Alexa can’t understand what kids today are saying, either
Much work needs to be done if biometric systems are to accurately recognize the voices of children, according to Clarkson University research.
Although adult voices vary year to year and even hour to hour, their acoustic properties do not change as fundamentally as do the voices of children as they grow from school-aged to adolescence.
Researchers spent 2.5 years evaluating biometric speaker verification performance for available software and hardware. In their study, Clarkson researchers analyzed speaker verification over six sessions involving 30 children aged four to 14.
The results were noteworthy, but little more. The scientists report that the MFCC 20 verification system and GMM algorithm delivered the best results. That performance, however, “is not with the expected biometric recognition performance.”
The bigger picture is that the published research is thin for a technology that is changing how people, and particularly children, interact with their world.
Virtually all voice biometrics research and development has been conducted on adults.
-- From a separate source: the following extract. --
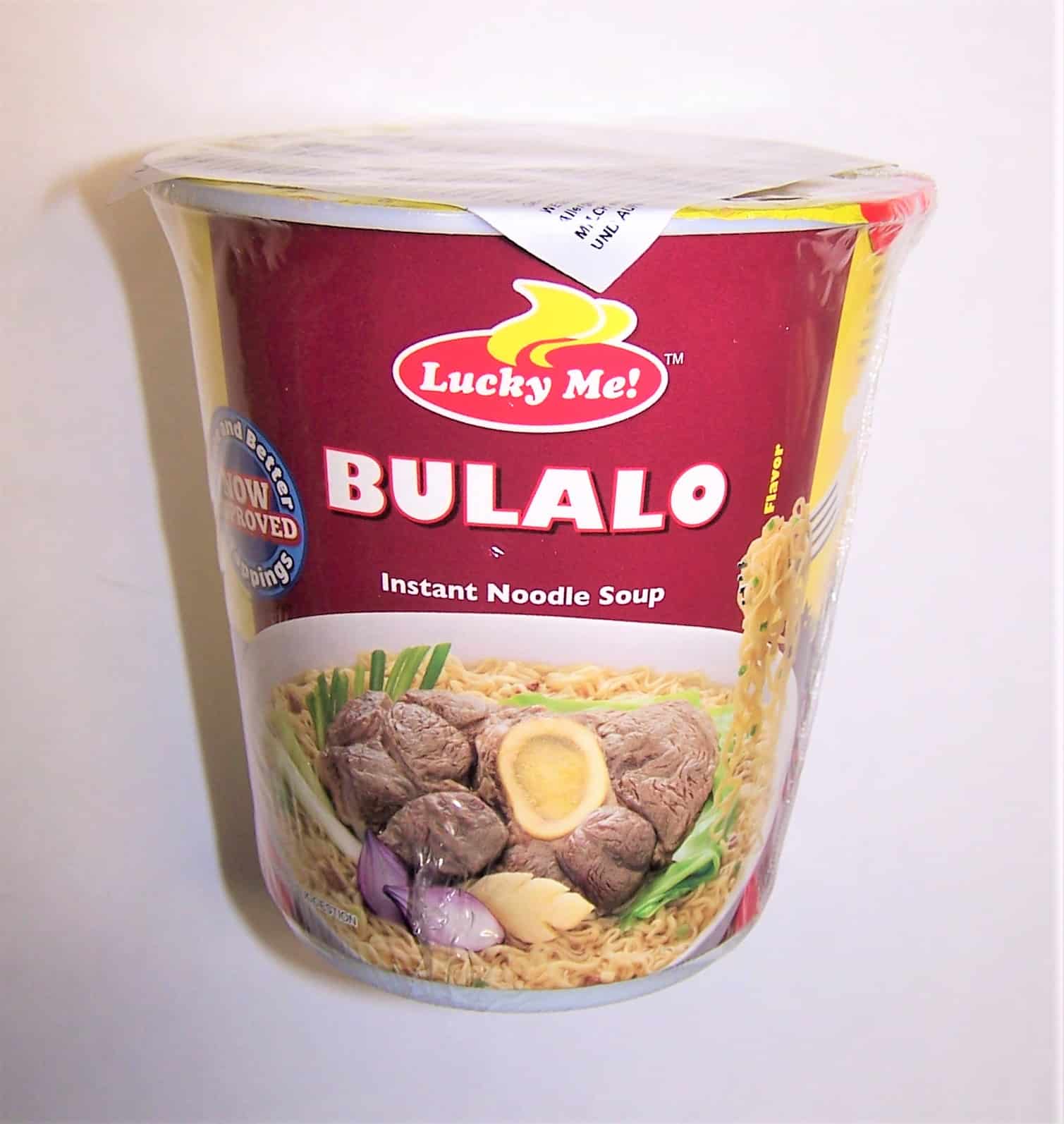 Is Lucky Me Bulalo Halal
The result has been Siri, Alexa and other digital assistants that can identify speakers by their voices.
Speech recognition work with children’s voices is very complex, and it also is fraught with concerns over privacy, consent and the appearance of undue commercial profit from data collected from minors.
It will be difficult to know which, if any, voice verification apps are appropriate for children unless more research is done, Clarkson Professor and Researcher Stephanie Schuckers pointed out in a December Biometric Update interview.
The Clarkson paper notes that voice recognition for children has been based on physiological changes with gender and speech — not speaker — recognition. The ways that children’s voices change join other challenges to recognition, including background and channel noise, low-quality mics, illness and vocal stress.
Deep learning speaker recognition systems used in the study achieved “strong speaker recognition performance.” They showed improved recognition compared to classifiers that require “hand-crafted features,” according to the study.
But the algorithms had practical drawbacks when considering commercial use. Researchers found that they are more complex and demand massive amounts of labeled data. Their computation and storage costs also are high.